## What to produce
Starting at the line that contains "If I Don't Sleep Nobody Sleeps Body Suit", copy each line through the end of the listing below. Include both ends and output nothing more.
Collected material section start
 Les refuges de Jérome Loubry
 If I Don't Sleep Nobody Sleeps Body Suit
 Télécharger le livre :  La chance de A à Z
Collected material section end
## Solution to the exercise
 If I Don't Sleep Nobody Sleeps Body Suit
 Télécharger le livre :  La chance de A à Z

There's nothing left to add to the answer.